Preparations enriched with plasmalemmal, outer mitochondrial, or Golgi complex membranes from rat liver were subfractionated by isopycnic centrifugation, without or after treatment with digitonin, to establish the subcellular distribution of a variety of enzymes. The typical plasmalemmal enzymes 5'-nucleotidase, alkaline phosphodiesterase I, and alkaline phosphatase were markedly shifted by digitonin toward higher densities in all three preparations. Three glycosyltransferases, highly purified in the Golgi fraction, were moderately shifted by digitonin in both this Golgi complex preparation and the microsomal fraction. The outer mitochondrial membrane marker, monoamine oxidase, was not affected by digitonin in the outer mitochondrial membrane marker, monoamine oxidase, was not affected by digitonin in the out mitochondrial membrane preparation, in agreement wit its behavior in microsomes.

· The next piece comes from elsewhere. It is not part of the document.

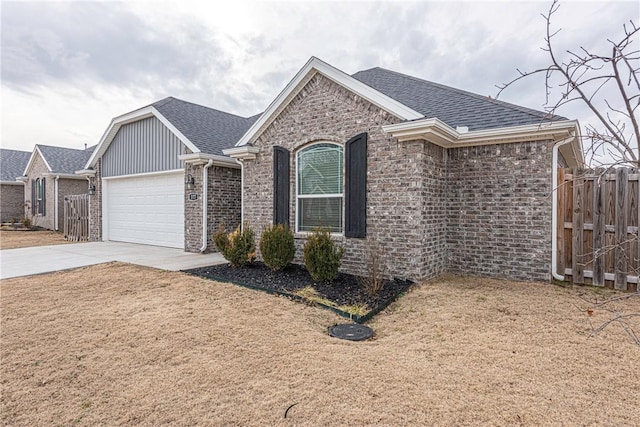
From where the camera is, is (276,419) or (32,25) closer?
(276,419)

With the exception of NADH cytochrome c reductase (which was concentrated in the outer mitochondrial membrane preparation), typical microsomal enzymes (glucose-6-phosphatase, esterase, and NADPH cytochrome c reductase) displayed low specific activities in the three preparations; except for part of the glucose-6-phosphatase activity in the plasma membrane preparation, their density distributions were insensitive to digitonin, as they were in microsomes. The influence of digitonin on equilibrium densities was correlated with its morphological effects. Digitonin induced pseudofenestrations in plasma membranes. In Golgi and outer mitochondrial membrane preparations, a few similarly altered membranes were detected in subfractions enriched with 5'-nucleotidase and alkaline phosphodiesterase I. The alterations of Golgi membranes were less obvious and seemingly restricted to some elements in the Golgi preparation. No morphological modification was detected in digitonin-treated outer mitochondrial membranes. These results indicate that each enzyme is associated with the same membrane entity in all membrane preparations and support the view that there is little overlap in the enzymatic equipment of the various types of cytomembranes.